Lake Washington School District (LWSD) Superintendent Dr. Traci Pierce proudly displayed the button she and others were wearing, emblazoned with the district motto: “Growing together, serving our community.”
About an hour earlier on Nov. 18, Dr. Pierce gave a state of the district address to a roomful of about 70 people, including elected officials, heads of agencies, business leaders and parent leaders, at the inaugural Community Leaders Breakfast held in the district’s Resource Center Board Room in Redmond.
“We could not do our work without all of you,” Pierce told the attendees.
During her address, Pierce shared LWSD’s mission and vision for its students, highlighted some of its programs — from preschool through high school and a New Teacher Support Program — and thanked the community for its support and involvement.
She also read from President Obama’s proclamation to celebrate American Education Week, which focused on communities recommitting to helping schools be the best they can be and helping students achieve their dreams.
Pierce noted that she believes if the district stays true to its four core values and five strategic goals, then LWSD will be on the road to completing its mission and vision.
The core values are being student centered, learning focused, community connected and results oriented; the strategic goals are ensuring academic success for every student; providing safe and innovative learning environments; recruiting, hiring and retaining highly effective personnel; using resources effectively and being fiscally responsible; and engaging its communities.
“I’m most proud of the fact that we have such a great community who cares about public education,” Pierce said. “Everyone’s willing to work together, whether you’re from the city or from business or community to help our schools be great. I’m just proud to be a part of that.”
Here’s some of LWSD’s student successes that Pierce highlighted at the event:
• The district’s graduation rate has risen over the past three years from 89 percent to 92 percent. The state average is 77 percent.
• Ninety-two percent of seniors graduated on time last spring, and half of the students who did not graduate on time are still enrolled and working to complete their high school diploma. The target is 100 percent graduation by 2018.
• Currently, 81 percent of students enter a two- or four-year college directly after high school compared to 62 percent statewide. The target is 88 percent post-secondary enrollment by 2018.
• Eighty-nine percent of students earn college credit while still in high school.
• LWSD students outperform state and national averages on tests. Average SAT critical reading scores in the district rose by 11 points over last year. Reading scores across the state of Washington fell by eight points, and nationally, reading scores decreased by two points.
• SAT writing scores rose by 11 points; state scores fell by seven and national scores fell by three.
• SAT math scores were the highest they have been in the past four years. They rose nine points over last year, while state scores fell eight points and national scores fell by two points.
• Students in grades 3-8 performed 23–27 percent higher than the state average on the new state assessments.
Another highlight of the event was a Skype session with Lake Washington High School astronomy teacher Ryan Palmer and his students. LWSD communications director Kathryn Reith
noted that Palmer and one of his students spoke about having one-to-one laptops and communicating through a learning management system called haiku.

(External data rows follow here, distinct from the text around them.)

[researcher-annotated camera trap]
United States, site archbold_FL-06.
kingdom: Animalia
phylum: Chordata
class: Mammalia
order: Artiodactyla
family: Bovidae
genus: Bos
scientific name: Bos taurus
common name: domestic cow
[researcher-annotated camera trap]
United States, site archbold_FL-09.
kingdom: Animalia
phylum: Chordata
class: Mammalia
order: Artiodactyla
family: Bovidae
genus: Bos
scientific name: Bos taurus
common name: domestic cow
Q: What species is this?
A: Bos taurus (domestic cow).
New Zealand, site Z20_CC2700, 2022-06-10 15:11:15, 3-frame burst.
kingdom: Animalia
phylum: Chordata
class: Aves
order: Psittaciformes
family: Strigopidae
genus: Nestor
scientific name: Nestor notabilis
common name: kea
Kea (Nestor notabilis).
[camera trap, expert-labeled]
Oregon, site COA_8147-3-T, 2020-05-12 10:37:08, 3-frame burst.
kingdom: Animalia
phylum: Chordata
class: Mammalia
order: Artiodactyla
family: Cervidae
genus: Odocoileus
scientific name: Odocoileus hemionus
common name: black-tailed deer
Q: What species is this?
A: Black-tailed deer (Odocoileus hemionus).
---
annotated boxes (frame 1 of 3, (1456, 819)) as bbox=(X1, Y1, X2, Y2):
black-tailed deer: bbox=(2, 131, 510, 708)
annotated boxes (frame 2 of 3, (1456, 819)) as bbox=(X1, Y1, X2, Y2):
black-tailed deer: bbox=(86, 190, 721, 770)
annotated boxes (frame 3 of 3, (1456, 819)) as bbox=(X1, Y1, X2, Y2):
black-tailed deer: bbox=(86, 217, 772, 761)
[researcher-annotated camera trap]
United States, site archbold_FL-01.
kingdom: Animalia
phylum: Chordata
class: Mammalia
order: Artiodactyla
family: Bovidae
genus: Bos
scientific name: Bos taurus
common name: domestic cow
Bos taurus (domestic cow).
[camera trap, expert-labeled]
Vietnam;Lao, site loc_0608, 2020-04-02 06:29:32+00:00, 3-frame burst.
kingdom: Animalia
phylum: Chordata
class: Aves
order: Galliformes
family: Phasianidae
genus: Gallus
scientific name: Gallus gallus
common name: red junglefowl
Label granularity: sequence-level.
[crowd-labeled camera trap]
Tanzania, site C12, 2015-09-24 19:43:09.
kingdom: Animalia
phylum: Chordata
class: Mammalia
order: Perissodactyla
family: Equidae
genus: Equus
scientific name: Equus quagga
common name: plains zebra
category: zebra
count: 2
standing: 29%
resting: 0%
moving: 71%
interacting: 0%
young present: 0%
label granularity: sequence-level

Pierce added that LWSD received awards for reducing waste and saving energy and dollars; got clean results from audits; and saved taxpayers money through bond refinancing.
Pierce also spoke about the district’s enrollment growth, which has averaged an additional 625 students per year over the past five years. LWSD is now the fourth-largest district in the state with 27,830 students.
“Our biggest challenge right now is really connected to our second goal to provide safe and innovative learning environments, in that based on our growth and our need to address the aging facilities, we just don’t have enough classroom space for students,” Pierce said.
She said by the end of next year, LWSD will have 168 portables across the district and the district grew 1,114 students in the last year. To solve the growth challenge, they convened the Long-Term Facilities Planning Task Force last year. From December 2014 until November 2015, the group engaged with the community, did analysis and research. They recommended that the district needs to build more schools, and Pierce said LWSD will be taking the next steps in 2016 toward making that happen.
“I’m proud of where we are and where we’re headed,” Pierce said. “There’s always work to do. We don’t rest on our laurels. We’re always trying to see how we can improve and do things better.”
On the teacher front regarding student growth, Pierce added: “As we grow, we’re going to need more teachers, just like everyone else across the state. So that challenge of how do we set ourselves apart as a place where people will want to come and work, that’s something we’re focusing on.”